Repeat the material verbatim, starting at the line that contains "How much space" and ending with the final line of the material, both included.

Records to use

== == ==

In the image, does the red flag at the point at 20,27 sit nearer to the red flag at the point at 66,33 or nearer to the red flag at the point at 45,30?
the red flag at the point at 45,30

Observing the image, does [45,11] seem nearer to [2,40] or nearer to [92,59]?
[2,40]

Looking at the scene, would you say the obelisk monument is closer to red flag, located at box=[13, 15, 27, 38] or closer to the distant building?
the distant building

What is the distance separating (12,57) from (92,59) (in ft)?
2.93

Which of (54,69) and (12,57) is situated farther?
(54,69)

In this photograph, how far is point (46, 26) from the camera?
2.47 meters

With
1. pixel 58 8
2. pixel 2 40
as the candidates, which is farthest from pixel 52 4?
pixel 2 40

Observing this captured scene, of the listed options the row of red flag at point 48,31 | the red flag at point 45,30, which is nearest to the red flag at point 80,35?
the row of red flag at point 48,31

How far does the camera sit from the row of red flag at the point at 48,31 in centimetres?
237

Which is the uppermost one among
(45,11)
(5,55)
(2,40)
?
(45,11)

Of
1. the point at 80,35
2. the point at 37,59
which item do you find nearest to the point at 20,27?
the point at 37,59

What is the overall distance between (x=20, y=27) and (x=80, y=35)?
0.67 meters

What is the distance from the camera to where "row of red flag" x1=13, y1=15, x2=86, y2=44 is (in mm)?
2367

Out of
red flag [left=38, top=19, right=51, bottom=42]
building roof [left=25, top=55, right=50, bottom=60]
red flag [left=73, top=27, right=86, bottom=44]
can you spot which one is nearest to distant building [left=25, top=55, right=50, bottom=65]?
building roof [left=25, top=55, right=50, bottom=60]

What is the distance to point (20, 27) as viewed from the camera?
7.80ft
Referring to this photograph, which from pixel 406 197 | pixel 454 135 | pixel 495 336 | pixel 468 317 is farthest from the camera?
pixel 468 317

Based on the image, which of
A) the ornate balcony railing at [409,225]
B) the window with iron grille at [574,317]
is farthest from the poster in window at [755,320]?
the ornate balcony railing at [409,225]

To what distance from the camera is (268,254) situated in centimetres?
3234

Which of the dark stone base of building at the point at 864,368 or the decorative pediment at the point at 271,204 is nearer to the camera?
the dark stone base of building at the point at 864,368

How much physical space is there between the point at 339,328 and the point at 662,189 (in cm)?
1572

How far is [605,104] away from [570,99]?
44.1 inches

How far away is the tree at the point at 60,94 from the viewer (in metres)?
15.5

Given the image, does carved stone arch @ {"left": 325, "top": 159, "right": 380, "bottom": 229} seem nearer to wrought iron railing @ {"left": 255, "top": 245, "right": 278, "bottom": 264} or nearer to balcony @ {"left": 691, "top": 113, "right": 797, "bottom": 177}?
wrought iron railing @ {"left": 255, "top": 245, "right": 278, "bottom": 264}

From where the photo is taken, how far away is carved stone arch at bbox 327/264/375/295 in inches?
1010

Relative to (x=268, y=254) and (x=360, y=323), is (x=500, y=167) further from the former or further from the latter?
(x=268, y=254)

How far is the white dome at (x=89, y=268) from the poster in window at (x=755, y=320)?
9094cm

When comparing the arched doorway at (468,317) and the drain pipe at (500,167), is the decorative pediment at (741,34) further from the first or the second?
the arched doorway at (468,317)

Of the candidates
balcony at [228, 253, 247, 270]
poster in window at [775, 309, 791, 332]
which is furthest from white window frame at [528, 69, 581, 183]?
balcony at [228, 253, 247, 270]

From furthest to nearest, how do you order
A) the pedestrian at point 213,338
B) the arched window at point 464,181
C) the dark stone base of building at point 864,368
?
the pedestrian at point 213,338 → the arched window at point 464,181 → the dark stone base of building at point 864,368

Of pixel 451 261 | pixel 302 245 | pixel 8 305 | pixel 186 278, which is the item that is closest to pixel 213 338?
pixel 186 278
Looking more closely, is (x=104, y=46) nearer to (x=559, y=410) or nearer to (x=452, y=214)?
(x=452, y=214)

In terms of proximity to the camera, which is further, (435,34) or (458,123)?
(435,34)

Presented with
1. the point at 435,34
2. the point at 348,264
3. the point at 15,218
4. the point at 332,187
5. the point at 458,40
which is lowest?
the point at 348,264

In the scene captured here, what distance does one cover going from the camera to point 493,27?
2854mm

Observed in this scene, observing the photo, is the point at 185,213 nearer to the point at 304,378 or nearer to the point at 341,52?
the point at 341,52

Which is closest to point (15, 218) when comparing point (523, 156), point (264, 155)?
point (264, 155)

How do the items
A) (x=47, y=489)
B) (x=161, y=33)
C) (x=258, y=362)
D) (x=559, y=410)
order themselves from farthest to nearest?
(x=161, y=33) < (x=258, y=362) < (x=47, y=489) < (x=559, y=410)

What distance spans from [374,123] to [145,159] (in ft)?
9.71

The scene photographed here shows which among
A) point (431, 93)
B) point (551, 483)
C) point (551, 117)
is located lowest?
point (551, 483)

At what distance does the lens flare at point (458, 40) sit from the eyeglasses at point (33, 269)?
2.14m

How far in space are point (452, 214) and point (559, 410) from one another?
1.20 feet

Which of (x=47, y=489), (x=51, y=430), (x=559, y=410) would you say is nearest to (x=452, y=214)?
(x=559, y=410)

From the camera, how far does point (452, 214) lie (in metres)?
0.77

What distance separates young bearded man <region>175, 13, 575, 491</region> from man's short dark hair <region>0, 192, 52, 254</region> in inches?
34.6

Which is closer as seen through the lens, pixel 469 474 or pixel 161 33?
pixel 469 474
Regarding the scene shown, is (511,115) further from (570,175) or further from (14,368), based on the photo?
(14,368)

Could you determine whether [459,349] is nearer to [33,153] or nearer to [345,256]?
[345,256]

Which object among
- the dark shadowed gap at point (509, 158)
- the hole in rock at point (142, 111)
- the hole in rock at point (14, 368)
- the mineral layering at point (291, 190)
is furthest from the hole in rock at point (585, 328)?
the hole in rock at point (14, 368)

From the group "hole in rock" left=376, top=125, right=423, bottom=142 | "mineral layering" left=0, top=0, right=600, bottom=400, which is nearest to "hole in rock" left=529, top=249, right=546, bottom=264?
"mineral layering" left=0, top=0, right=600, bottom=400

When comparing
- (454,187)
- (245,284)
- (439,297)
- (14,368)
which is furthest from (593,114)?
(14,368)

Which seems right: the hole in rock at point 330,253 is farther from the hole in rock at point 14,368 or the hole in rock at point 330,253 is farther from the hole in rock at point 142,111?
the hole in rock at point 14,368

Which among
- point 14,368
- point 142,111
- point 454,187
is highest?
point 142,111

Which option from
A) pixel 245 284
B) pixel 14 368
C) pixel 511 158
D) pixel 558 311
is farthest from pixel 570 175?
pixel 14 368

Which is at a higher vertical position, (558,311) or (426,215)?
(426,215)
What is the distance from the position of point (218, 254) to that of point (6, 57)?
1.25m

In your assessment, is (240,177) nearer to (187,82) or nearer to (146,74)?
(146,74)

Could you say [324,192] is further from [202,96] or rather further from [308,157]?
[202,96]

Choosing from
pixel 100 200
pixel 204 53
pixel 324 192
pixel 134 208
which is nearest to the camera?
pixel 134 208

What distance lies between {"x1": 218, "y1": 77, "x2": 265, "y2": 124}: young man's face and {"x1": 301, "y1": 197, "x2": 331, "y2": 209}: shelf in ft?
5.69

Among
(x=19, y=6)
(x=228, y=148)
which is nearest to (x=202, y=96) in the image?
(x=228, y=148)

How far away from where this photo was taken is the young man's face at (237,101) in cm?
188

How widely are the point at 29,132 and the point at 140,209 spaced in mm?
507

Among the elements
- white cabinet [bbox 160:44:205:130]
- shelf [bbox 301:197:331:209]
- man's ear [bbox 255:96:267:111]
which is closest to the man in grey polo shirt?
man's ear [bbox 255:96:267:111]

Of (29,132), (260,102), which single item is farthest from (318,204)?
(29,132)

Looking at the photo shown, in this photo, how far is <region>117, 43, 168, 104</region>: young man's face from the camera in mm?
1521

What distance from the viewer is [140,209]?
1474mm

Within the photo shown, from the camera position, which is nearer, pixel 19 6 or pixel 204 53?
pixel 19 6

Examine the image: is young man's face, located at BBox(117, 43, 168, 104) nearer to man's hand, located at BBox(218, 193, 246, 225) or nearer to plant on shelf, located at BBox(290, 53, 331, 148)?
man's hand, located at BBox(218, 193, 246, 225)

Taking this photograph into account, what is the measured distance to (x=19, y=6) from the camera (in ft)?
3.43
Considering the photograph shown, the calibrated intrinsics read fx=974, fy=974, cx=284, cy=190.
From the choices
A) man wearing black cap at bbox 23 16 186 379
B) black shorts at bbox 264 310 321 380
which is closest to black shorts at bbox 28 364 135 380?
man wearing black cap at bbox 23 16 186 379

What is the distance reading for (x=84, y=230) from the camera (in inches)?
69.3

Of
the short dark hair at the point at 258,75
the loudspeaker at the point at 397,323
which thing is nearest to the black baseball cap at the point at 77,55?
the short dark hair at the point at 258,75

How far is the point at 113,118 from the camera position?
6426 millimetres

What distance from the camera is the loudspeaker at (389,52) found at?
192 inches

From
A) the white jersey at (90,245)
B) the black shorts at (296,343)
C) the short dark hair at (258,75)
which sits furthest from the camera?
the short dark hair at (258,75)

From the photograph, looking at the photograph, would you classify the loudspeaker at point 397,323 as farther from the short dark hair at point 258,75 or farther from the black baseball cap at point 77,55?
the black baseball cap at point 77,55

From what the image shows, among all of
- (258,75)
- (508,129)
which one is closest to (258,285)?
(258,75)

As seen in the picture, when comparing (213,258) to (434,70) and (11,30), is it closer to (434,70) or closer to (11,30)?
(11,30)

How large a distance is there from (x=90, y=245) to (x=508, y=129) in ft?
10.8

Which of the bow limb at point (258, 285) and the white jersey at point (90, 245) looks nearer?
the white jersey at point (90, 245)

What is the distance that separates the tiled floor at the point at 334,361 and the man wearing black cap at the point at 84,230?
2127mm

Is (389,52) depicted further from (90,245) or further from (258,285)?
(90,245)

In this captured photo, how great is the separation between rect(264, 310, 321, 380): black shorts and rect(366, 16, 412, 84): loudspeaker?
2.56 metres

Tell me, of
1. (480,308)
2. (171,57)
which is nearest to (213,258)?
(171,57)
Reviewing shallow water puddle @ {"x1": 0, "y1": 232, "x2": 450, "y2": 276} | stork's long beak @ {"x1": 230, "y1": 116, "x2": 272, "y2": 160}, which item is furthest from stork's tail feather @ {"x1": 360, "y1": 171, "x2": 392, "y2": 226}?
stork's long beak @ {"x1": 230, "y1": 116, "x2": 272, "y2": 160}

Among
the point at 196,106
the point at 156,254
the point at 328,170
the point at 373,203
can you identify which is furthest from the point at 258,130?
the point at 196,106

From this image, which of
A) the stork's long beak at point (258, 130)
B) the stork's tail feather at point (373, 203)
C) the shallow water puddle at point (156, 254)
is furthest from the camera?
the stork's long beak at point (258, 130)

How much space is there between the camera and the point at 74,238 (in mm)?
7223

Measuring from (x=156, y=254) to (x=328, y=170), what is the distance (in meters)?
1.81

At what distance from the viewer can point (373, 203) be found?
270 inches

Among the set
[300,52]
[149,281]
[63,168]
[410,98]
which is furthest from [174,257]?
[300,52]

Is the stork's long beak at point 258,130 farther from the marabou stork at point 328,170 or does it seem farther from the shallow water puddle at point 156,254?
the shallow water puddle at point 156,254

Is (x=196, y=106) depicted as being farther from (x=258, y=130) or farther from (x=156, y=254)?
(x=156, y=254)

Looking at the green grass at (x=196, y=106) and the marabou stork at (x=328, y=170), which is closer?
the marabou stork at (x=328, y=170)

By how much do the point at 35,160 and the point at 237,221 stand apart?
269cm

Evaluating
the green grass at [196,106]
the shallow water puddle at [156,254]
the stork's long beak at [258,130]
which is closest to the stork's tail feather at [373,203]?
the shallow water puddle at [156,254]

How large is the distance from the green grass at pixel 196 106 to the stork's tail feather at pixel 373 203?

== == ==

Exercise response
How much space is there between the camera and the point at 74,238 (in mm)?
7223

Measuring from (x=156, y=254) to (x=328, y=170), what is the distance (in meters)?
1.81

At what distance from the viewer can point (373, 203) be found?
270 inches

Among the set
[300,52]
[149,281]
[63,168]
[410,98]
which is furthest from [174,257]?
[300,52]

Is the stork's long beak at point 258,130 farther from the marabou stork at point 328,170 or does it seem farther from the shallow water puddle at point 156,254?
the shallow water puddle at point 156,254

Is (x=196, y=106) depicted as being farther from (x=258, y=130) or farther from (x=156, y=254)?
(x=156, y=254)

Looking at the green grass at (x=196, y=106) and the marabou stork at (x=328, y=170), which is closer?
the marabou stork at (x=328, y=170)

By how much do the point at 35,160 and the point at 237,221 stand apart?
269cm

Evaluating
the green grass at [196,106]
the shallow water puddle at [156,254]
the stork's long beak at [258,130]
which is closest to the stork's tail feather at [373,203]?
the shallow water puddle at [156,254]

How large is the distance from the green grass at pixel 196 106 to the stork's tail feather at pixel 373 203?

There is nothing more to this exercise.